Gov. Phil Murphy today announced that he intends to nominate Rachel Wainer Apter, 40, to the New Jersey Supreme Court. She will replace Associate Justice Jaynee LaVecchia, who is slated to retire at the end of the current court term in August.
“Rachel has been unanimously recommended by my Judicial Advisory Panel, whose membership includes two former Chief Justices,” Murphy said during an announcement this morning at Ruth Bader Ginsburg Hall at Rutgers–Newark. “Pending her review by the New Jersey State Bar Association Judicial and Prosecutorial Appointments Committee, I will formally send her nomination to the State Senate for their advice and consent.”
Pening those approvals and formal nomination from the governor, Wainer Apter would become the 41st justice to serve on New Jersey’s Supreme Court.
She currently serves as director of the New Jersey Division on Civil Rights, and previously served as counsel to the State Attorney General, advising on civil rights and immigration matters, including leading the New Jersey team that defeated a motion by seven other states to end Deferred Action for Childhood Arrivals (DACA).
“Serving on the New Jersey Supreme Court is the most important trust that can be placed in a lawyer in this state,” Wainer Apter said. “The cases that the Supreme Court hears concern issues of fundamental importance to the state and to all of us as individuals, including how our society will live up to the promise of equal justice under the law.”
After law school, Wainer Apter served as a law clerk for Justice Ruth Bader Ginsburg on the United States Supreme Court, Judge Robert Katzmann on the United States Court of Appeals for the Second Circuit, and Judge Jed Rakoff on the United States District Court for the Southern District of New York.
“Two values that I both admired about and shared with Justice Ginsburg [were] a central belief in the equality and dignity of all people – that everyone should be able to dream, to achieve, and to set the course of their own lives without barriers based on race, religion, nationality or ethnicity, gender identity, sexual orientation, or disability,” Wainer Apter said. “The second is a belief in the importance of the law not simply as a subject to be debated, but as something that profoundly impacts the lives of individual people each day.”
She added that a large part of her professional career has focused on addressing systemic inequality.
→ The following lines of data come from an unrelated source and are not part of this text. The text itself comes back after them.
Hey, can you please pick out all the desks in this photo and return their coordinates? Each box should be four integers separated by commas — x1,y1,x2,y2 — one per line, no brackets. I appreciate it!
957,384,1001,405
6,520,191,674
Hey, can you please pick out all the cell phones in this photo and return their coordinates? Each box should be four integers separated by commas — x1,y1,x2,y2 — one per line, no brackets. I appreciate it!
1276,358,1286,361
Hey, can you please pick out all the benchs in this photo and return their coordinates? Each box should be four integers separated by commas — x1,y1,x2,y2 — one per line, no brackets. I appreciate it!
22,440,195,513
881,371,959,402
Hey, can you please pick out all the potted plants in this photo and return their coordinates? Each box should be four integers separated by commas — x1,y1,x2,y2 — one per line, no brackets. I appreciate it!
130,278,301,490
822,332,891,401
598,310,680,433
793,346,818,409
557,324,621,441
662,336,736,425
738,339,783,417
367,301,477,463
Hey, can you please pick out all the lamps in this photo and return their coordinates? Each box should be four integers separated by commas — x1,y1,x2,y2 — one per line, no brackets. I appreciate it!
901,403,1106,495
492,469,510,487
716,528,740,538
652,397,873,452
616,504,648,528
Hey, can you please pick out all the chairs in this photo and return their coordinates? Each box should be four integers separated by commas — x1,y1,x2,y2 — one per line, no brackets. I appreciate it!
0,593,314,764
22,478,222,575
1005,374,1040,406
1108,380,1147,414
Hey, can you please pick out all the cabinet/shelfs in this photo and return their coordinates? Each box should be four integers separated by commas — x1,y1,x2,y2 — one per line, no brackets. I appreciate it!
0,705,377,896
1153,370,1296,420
At the American Civil Liberties Union (ACLU), Wainer Apter worked on major civil rights and constitutional cases to defend anti-discrimination laws, protect the right to vote, and safeguard the constitutional rights of people accused of crimes.
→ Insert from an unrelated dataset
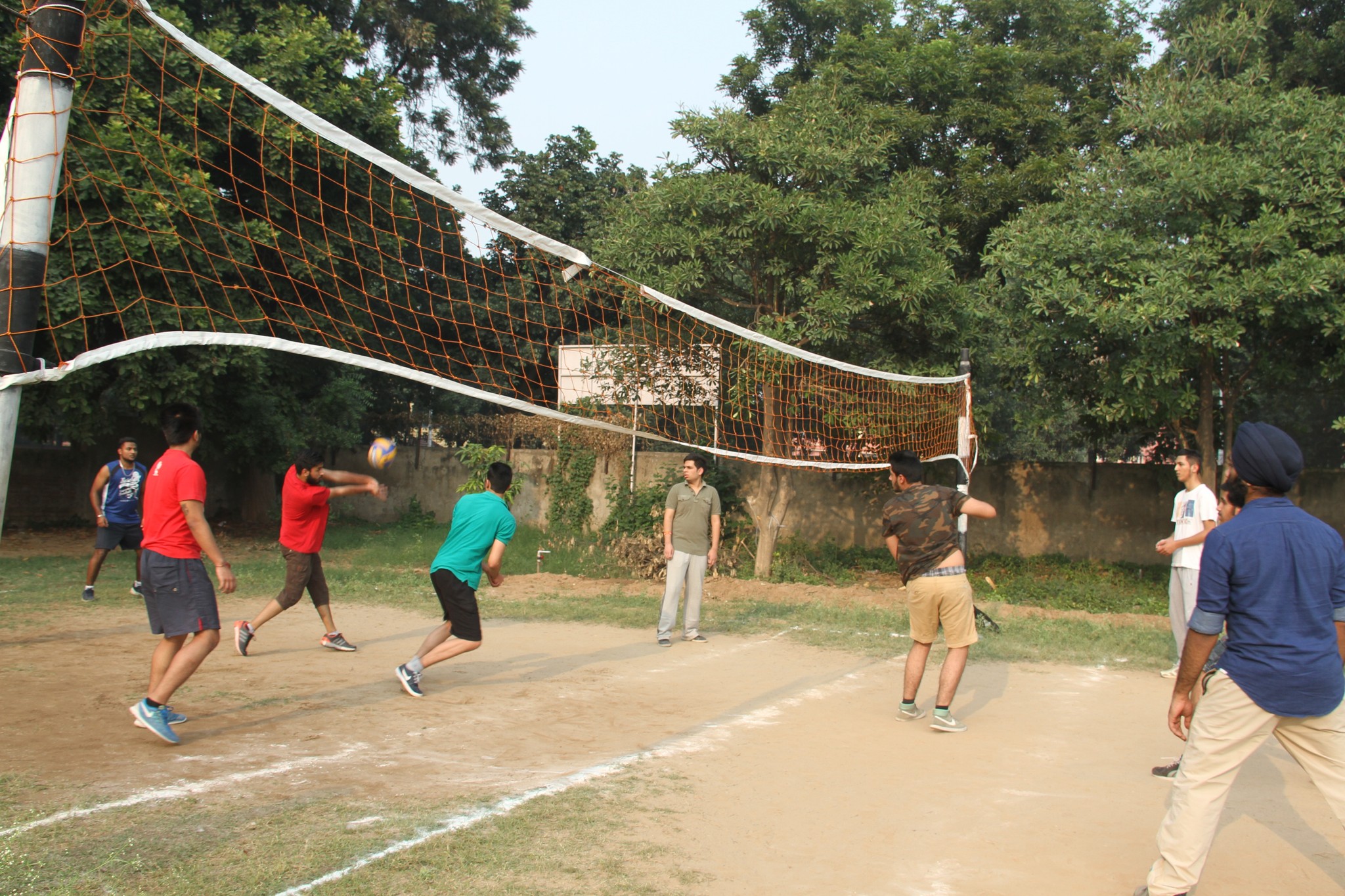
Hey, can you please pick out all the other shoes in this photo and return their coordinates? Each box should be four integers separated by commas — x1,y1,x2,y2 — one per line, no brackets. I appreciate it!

“While counsel to the Attorney General, I worked with stakeholders to draft the Immigrant Trust Directive, which curtails the involvement of New Jersey law enforcement officers in federal civil immigration enforcement,” Wainer Apter said. “And at the Division on Civil Rights, I have worked to broaden the New Jersey Law Against Discrimination, combat sexual harassment and the rise in hate and bias, and tackle systemic racism.”
Wainer Apter graduated from the University of Pennsylvania, summa cum laude, and received her law degree from Harvard Law School, magna cum laude. A native of Rockaway, she lives in Englewood with her husband Jonathan and three children.